Requirement |
Nothing less than an exact copy of all the records is required.

Data to examine |
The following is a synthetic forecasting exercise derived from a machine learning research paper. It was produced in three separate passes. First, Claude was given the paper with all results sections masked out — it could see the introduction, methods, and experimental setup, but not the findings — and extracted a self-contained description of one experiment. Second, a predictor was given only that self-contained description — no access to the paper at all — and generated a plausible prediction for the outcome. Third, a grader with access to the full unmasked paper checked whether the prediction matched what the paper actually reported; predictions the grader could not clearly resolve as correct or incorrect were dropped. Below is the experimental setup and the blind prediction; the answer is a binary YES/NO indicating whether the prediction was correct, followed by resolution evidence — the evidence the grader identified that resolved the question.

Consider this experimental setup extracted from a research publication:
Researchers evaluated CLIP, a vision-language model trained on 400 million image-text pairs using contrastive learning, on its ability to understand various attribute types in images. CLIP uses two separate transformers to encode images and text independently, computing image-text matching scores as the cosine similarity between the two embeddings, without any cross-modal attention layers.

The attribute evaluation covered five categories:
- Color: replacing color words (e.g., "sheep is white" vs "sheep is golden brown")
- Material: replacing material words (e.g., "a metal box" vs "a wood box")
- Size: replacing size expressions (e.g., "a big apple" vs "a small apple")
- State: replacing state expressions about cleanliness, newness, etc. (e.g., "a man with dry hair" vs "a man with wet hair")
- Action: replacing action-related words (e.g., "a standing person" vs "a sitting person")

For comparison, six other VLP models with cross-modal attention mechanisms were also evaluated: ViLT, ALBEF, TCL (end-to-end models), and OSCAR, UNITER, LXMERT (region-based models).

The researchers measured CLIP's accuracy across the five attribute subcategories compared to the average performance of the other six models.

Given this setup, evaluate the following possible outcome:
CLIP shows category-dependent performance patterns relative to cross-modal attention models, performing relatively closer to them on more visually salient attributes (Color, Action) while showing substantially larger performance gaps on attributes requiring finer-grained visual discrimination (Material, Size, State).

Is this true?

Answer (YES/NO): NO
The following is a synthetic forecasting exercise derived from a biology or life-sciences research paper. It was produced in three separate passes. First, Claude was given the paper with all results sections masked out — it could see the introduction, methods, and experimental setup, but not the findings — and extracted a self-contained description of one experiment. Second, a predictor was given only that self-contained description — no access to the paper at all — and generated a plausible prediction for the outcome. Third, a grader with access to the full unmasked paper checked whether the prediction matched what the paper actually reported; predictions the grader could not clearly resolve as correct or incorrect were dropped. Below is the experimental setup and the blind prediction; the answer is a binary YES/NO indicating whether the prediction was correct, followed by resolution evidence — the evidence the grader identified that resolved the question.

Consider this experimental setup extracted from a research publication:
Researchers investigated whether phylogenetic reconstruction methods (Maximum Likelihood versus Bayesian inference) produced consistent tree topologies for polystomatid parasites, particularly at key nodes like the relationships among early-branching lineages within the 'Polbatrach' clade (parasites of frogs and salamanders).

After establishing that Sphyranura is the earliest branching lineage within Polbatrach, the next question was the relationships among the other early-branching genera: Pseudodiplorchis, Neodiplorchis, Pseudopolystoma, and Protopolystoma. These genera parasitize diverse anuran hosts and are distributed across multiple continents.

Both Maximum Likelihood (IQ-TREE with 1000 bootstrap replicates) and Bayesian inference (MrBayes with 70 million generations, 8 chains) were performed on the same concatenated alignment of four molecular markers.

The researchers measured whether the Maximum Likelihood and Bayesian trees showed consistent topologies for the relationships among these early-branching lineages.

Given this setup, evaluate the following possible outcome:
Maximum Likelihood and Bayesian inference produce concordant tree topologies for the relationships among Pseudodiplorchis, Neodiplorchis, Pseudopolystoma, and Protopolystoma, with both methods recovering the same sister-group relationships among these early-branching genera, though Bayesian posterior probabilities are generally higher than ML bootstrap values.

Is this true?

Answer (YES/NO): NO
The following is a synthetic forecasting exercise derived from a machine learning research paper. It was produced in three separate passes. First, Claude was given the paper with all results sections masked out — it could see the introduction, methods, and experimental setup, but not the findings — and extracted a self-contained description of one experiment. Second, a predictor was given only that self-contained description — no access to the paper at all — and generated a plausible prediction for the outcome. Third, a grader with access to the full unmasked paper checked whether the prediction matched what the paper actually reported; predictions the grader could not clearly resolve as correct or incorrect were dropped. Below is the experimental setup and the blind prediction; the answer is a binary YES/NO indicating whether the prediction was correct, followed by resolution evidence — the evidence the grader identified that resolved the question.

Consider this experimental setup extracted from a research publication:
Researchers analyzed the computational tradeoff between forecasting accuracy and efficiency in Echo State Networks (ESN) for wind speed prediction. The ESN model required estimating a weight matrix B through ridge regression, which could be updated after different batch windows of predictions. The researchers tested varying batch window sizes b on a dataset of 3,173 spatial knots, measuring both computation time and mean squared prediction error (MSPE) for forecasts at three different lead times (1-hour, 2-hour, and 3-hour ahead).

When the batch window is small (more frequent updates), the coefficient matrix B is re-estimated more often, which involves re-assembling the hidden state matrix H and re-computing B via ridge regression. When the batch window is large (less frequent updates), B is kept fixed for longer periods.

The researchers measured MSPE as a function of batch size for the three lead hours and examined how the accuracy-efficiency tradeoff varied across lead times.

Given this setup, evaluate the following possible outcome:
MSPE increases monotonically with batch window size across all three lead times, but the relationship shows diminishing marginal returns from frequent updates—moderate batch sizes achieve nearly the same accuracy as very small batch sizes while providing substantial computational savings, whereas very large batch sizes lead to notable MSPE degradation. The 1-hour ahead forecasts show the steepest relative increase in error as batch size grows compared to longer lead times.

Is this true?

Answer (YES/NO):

Answer to this problem |
The following is a synthetic forecasting exercise derived from a machine learning research paper. It was produced in three separate passes. First, Claude was given the paper with all results sections masked out — it could see the introduction, methods, and experimental setup, but not the findings — and extracted a self-contained description of one experiment. Second, a predictor was given only that self-contained description — no access to the paper at all — and generated a plausible prediction for the outcome. Third, a grader with access to the full unmasked paper checked whether the prediction matched what the paper actually reported; predictions the grader could not clearly resolve as correct or incorrect were dropped. Below is the experimental setup and the blind prediction; the answer is a binary YES/NO indicating whether the prediction was correct, followed by resolution evidence — the evidence the grader identified that resolved the question.

Consider this experimental setup extracted from a research publication:
Researchers evaluated CLIP, a vision-language model trained on 400 million image-text pairs using contrastive learning, on its ability to understand various attribute types in images. CLIP uses two separate transformers to encode images and text independently, computing image-text matching scores as the cosine similarity between the two embeddings, without any cross-modal attention layers.

The attribute evaluation covered five categories:
- Color: replacing color words (e.g., "sheep is white" vs "sheep is golden brown")
- Material: replacing material words (e.g., "a metal box" vs "a wood box")
- Size: replacing size expressions (e.g., "a big apple" vs "a small apple")
- State: replacing state expressions about cleanliness, newness, etc. (e.g., "a man with dry hair" vs "a man with wet hair")
- Action: replacing action-related words (e.g., "a standing person" vs "a sitting person")

For comparison, six other VLP models with cross-modal attention mechanisms were also evaluated: ViLT, ALBEF, TCL (end-to-end models), and OSCAR, UNITER, LXMERT (region-based models).

The researchers measured CLIP's accuracy across the five attribute subcategories compared to the average performance of the other six models.

Given this setup, evaluate the following possible outcome:
CLIP shows category-dependent performance patterns relative to cross-modal attention models, performing relatively closer to them on more visually salient attributes (Color, Action) while showing substantially larger performance gaps on attributes requiring finer-grained visual discrimination (Material, Size, State).

Is this true?

Answer (YES/NO): NO
The following is a synthetic forecasting exercise derived from a biology or life-sciences research paper. It was produced in three separate passes. First, Claude was given the paper with all results sections masked out — it could see the introduction, methods, and experimental setup, but not the findings — and extracted a self-contained description of one experiment. Second, a predictor was given only that self-contained description — no access to the paper at all — and generated a plausible prediction for the outcome. Third, a grader with access to the full unmasked paper checked whether the prediction matched what the paper actually reported; predictions the grader could not clearly resolve as correct or incorrect were dropped. Below is the experimental setup and the blind prediction; the answer is a binary YES/NO indicating whether the prediction was correct, followed by resolution evidence — the evidence the grader identified that resolved the question.

Consider this experimental setup extracted from a research publication:
Researchers investigated whether phylogenetic reconstruction methods (Maximum Likelihood versus Bayesian inference) produced consistent tree topologies for polystomatid parasites, particularly at key nodes like the relationships among early-branching lineages within the 'Polbatrach' clade (parasites of frogs and salamanders).

After establishing that Sphyranura is the earliest branching lineage within Polbatrach, the next question was the relationships among the other early-branching genera: Pseudodiplorchis, Neodiplorchis, Pseudopolystoma, and Protopolystoma. These genera parasitize diverse anuran hosts and are distributed across multiple continents.

Both Maximum Likelihood (IQ-TREE with 1000 bootstrap replicates) and Bayesian inference (MrBayes with 70 million generations, 8 chains) were performed on the same concatenated alignment of four molecular markers.

The researchers measured whether the Maximum Likelihood and Bayesian trees showed consistent topologies for the relationships among these early-branching lineages.

Given this setup, evaluate the following possible outcome:
Maximum Likelihood and Bayesian inference produce concordant tree topologies for the relationships among Pseudodiplorchis, Neodiplorchis, Pseudopolystoma, and Protopolystoma, with both methods recovering the same sister-group relationships among these early-branching genera, though Bayesian posterior probabilities are generally higher than ML bootstrap values.

Is this true?

Answer (YES/NO): NO
The following is a synthetic forecasting exercise derived from a machine learning research paper. It was produced in three separate passes. First, Claude was given the paper with all results sections masked out — it could see the introduction, methods, and experimental setup, but not the findings — and extracted a self-contained description of one experiment. Second, a predictor was given only that self-contained description — no access to the paper at all — and generated a plausible prediction for the outcome. Third, a grader with access to the full unmasked paper checked whether the prediction matched what the paper actually reported; predictions the grader could not clearly resolve as correct or incorrect were dropped. Below is the experimental setup and the blind prediction; the answer is a binary YES/NO indicating whether the prediction was correct, followed by resolution evidence — the evidence the grader identified that resolved the question.

Consider this experimental setup extracted from a research publication:
Researchers analyzed the computational tradeoff between forecasting accuracy and efficiency in Echo State Networks (ESN) for wind speed prediction. The ESN model required estimating a weight matrix B through ridge regression, which could be updated after different batch windows of predictions. The researchers tested varying batch window sizes b on a dataset of 3,173 spatial knots, measuring both computation time and mean squared prediction error (MSPE) for forecasts at three different lead times (1-hour, 2-hour, and 3-hour ahead).

When the batch window is small (more frequent updates), the coefficient matrix B is re-estimated more often, which involves re-assembling the hidden state matrix H and re-computing B via ridge regression. When the batch window is large (less frequent updates), B is kept fixed for longer periods.

The researchers measured MSPE as a function of batch size for the three lead hours and examined how the accuracy-efficiency tradeoff varied across lead times.

Given this setup, evaluate the following possible outcome:
MSPE increases monotonically with batch window size across all three lead times, but the relationship shows diminishing marginal returns from frequent updates—moderate batch sizes achieve nearly the same accuracy as very small batch sizes while providing substantial computational savings, whereas very large batch sizes lead to notable MSPE degradation. The 1-hour ahead forecasts show the steepest relative increase in error as batch size grows compared to longer lead times.

Is this true?

Answer (YES/NO):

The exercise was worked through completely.